How to use Microsoft PKCS#9 SignerInfo attributes in a Java application?

Question

In http://msdn.microsoft.com/en-us/library/system.security.cryptography.pkcs(VS.85).aspx we can see that the following digital signature attributes are defined:

• Pkcs9ContentType
• Pkcs9DocumentDescription
• Pkcs9DocumentName
• Pkcs9MessageDigest
• Pkcs9SigningTime

Of those, Pkcs9DocumentDescription and Pkcs9DocumentName are not present in the PKCS#9 specification. I have a Java application that uses Bouncy Castle and I want my app to be able to create digital signatures that have these two attributes.

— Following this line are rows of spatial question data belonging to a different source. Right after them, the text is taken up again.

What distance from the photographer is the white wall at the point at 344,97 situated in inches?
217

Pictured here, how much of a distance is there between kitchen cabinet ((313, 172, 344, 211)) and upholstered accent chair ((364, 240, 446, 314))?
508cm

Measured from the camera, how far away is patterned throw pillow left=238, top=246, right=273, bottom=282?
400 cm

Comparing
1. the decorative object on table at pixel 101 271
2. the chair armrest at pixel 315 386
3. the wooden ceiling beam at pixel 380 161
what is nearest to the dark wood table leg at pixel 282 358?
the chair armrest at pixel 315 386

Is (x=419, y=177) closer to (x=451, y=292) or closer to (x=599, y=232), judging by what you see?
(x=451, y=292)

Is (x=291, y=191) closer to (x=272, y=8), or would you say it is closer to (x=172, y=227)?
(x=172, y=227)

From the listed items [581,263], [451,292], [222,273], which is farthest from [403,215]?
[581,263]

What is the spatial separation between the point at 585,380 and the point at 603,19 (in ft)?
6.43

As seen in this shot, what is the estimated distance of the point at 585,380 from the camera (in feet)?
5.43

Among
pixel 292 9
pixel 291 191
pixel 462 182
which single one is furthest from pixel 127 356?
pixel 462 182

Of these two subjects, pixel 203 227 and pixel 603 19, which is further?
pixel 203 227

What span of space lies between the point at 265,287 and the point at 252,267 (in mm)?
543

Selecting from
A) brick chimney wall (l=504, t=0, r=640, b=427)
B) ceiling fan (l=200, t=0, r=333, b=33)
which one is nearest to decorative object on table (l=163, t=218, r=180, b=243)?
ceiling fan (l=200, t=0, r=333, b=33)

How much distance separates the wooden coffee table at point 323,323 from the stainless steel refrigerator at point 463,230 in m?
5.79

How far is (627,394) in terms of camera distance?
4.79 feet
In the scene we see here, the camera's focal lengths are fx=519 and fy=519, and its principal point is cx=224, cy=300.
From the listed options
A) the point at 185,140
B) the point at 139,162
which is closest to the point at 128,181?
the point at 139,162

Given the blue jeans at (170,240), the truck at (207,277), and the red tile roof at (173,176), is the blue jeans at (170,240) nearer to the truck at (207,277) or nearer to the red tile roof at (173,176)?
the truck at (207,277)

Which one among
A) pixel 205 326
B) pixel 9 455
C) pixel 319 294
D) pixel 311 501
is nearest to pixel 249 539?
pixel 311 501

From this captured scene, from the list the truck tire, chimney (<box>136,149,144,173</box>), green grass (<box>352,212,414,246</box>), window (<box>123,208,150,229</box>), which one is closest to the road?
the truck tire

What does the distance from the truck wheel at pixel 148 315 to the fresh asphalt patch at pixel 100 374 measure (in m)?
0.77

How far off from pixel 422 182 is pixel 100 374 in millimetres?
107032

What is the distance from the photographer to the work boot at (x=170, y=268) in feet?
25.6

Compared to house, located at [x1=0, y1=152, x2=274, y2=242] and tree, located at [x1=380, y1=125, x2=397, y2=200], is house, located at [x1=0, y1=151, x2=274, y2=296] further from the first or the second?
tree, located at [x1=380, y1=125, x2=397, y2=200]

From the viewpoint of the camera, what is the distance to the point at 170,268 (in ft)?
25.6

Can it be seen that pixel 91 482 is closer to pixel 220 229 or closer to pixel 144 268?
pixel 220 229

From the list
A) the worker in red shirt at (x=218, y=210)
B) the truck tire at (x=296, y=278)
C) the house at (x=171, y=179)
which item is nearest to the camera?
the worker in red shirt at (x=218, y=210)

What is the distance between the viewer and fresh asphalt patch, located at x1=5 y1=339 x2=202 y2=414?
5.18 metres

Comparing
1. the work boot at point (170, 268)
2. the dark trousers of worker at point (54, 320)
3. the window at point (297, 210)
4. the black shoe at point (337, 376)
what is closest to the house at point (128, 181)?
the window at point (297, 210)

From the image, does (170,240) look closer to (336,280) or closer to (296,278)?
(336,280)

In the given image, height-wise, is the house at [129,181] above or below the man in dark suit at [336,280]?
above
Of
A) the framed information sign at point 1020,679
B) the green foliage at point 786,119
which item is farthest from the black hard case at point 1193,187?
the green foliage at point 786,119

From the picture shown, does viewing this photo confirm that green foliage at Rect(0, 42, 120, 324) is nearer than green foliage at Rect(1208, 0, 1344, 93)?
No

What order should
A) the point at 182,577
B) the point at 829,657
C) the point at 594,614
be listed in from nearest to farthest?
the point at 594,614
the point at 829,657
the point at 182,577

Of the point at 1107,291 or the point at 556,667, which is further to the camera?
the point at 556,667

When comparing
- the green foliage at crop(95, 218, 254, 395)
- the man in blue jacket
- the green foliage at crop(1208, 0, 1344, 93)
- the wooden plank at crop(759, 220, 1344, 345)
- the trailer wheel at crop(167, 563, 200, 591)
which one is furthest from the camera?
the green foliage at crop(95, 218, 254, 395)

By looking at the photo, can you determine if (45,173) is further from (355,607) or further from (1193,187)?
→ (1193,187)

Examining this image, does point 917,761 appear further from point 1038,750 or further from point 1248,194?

So, I have two questions: how to do so? Should I do that?

Answer 1

You'll have to manually build the attributes using the OIDs, like so:

ObjectIdentifier dnOid = new ObjectIdentifier("1.3.6.1.4.1.311.88.2.1");
ObjectIdentifier ddOid = new ObjectIdentifier("1.3.6.1.4.1.311.88.2.2");
ASN1Set nameSet = new DERSet(new ASN1Encodable[] {new DERPrintableString("name")});
ASN1Set descriptionSet = new DERSet(new ASN1Encodable[] {new DERPrintableString("description"}));
Attribute documentName = new Attribute(dnOid, nameSet);
Attribute documentDescription = new Attribute(ddOid, descriptionSet);

I should point out that using DERPrintableString for the attribute value is my best guess. I can't find the documentation for indicating the correct type.

As for should you, well, there's nothing wrong with using Attributes which aren't from PKCS #9. You just shouldn't rely on an external system being able to use them.